Knowledge Storing and Accessing Layer

RDF Stores

RDF Stores are database systems specifically created to store triples (Subject, Predicate, Object)
Built specifically for “data volume, bulk loading speed and query answering efficiencies”
There are many database techniques that can be used to implement a RDF Store:

Relational databases
Native triple stores
Graph Databases
NoSQL
Etc.

What is the difference between RDF Stores and NoSQL databases?

NoSQL are popular for storing RDF data, however they lack some benefits of RDF Stores
NoSQL databases are built for very lightweight schemas, RDF Stores can handle both light and heavier schemas
RDF Stores are based on W3C standards and built for using the web as a platform

10 of 14

Knowledge Storing and Accessing Layer

Property Graph-Based Stores

A property graph is simply a graph where nodes and edges can have multiple properties
Can be used to store RDF graphs
Similarly RDF graphs can be made to store property graphs
Representing (schemaless) RDF graphs in property graphs:

Properties of edges must be labels
Properties of nodes expressed as triples with {subject, key, value}

11 of 14

Knowledge Storing and Accessing Layer

Comparison

OBDA

Lightweight, doesn’t require creating new data structures
May not be suited for data intensive tasks

Relational Databases

Schema requirement means system always knows the structure of the graph
Hard to change or add to schema after it has been defined
Expensive joins when exploring large parts of graph

RDF Stores / Property Graph

Schemaless means easy to add new properties / change the schema
Cheap exploration of graph

12 of 14

Knowledge Consumption Layer

Semantic Search

Traditional search

Indexing documents
Query documents

Semantic search

Extends traditional search, but provides additional benefits
During indexing it can disambiguate entities
During search it can use help disambiguate user queries

Did you mean “Apple (Company)” or “Apple (Fruit)”?

◆ Dataset section
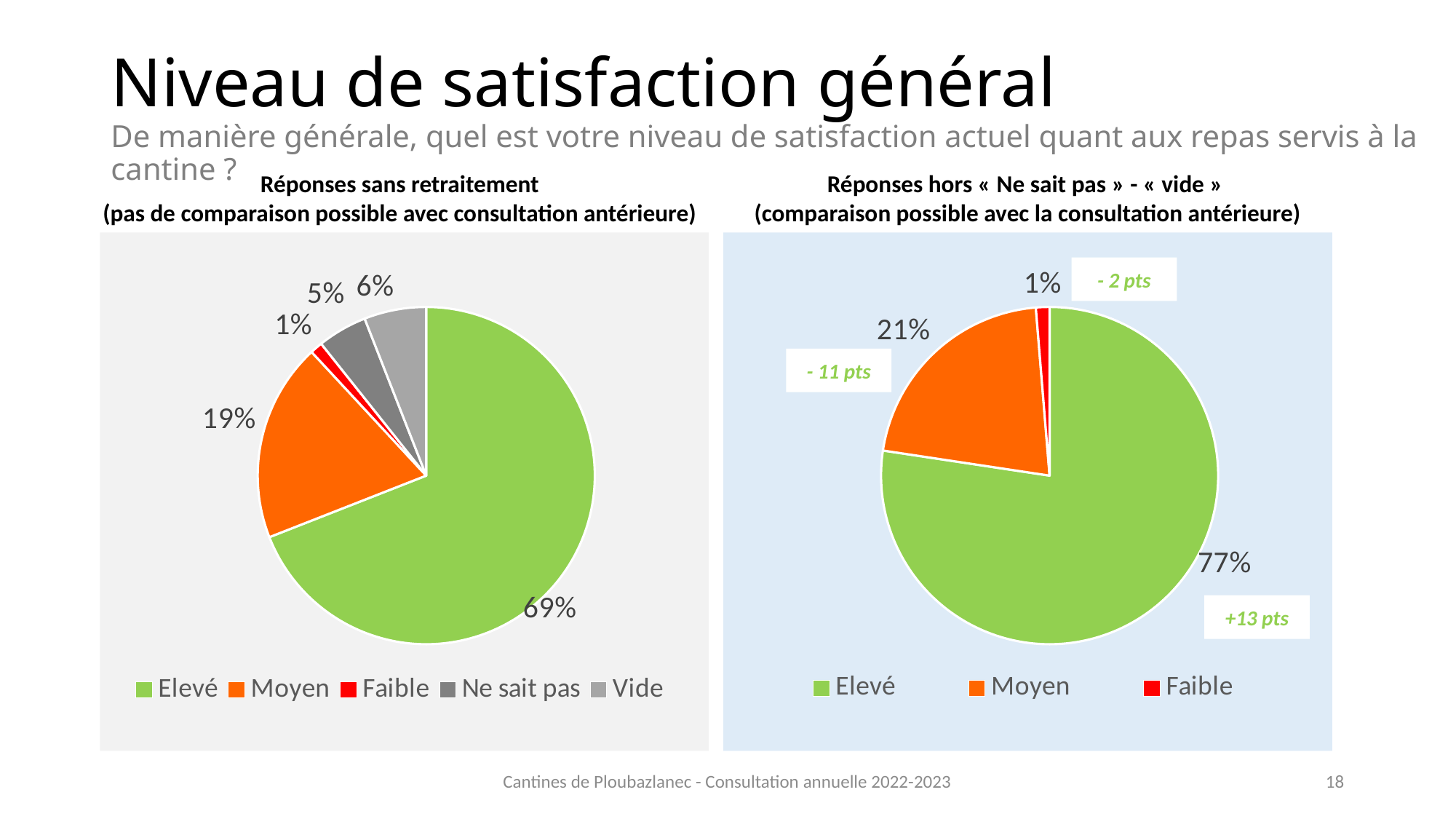
What type of chart is used on the right side of the slide? Pie chart How many categories does the legend of the right chart (Réponses hors « Ne sait pas » - « vide ») list? 3 What is the difference in percentage points between Elevé in the right chart and Elevé in the left chart? 8 In the left chart (Réponses sans retraitement), what percentage is shown for Vide? 6% In the right chart (Réponses hors « Ne sait pas » - « vide »), what percentage is shown for Elevé? 77% How many categories does the legend of the left chart (Réponses sans retraitement) list? 5 In the right chart (Réponses hors « Ne sait pas » - « vide »), which category has the largest share? Elevé In the left chart (Réponses sans retraitement), which category has the smallest share? Faible In the left chart (Réponses sans retraitement), what percentage is shown for Moyen? 19% In the left chart (Réponses sans retraitement), what percentage is shown for Ne sait pas? 5% In the right chart (Réponses hors « Ne sait pas » - « vide »), what percentage is shown for Moyen? 21% In the left chart (Réponses sans retraitement), what percentage is shown for Elevé? 69%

◆ Exercise instructions
Write what comes next in the slide text on knowledge storing and consumption layers, picking up after its final sentence. The lines have nothing to do with what you are asked to do.

◆ Result of the task
13 of 14

Knowledge Consumption Layer

Summarization

Knowledge graphs can be summarized to give an overview of the information they contain
Entity summary

Summary of single entity in graph
Entity card

Graph summary

Summary of whole or part of graph

Goal-driven Graph Profiling

Custom summary of nodes relevant to some task

Graph Analytics

Finding interesting patterns in the graph

14 of 14

Knowledge Consumption Layer

Query Generation and Answering

Query generation

Users aren’t always familiar with the graph and/or tools they are using
Help users create the queries they want by helping the user understand the content/structure of the graph

Query answering

Traditional IR systems only return lists of documents as answers to query
Using a knowledge graph we can more directly answer a user query
“How old is Tim Cook?”

Traditional IR: Here is a list of documents containing the text “How old is Tim Cook”
With knowledge graph: “Tim Cook is 42 years old”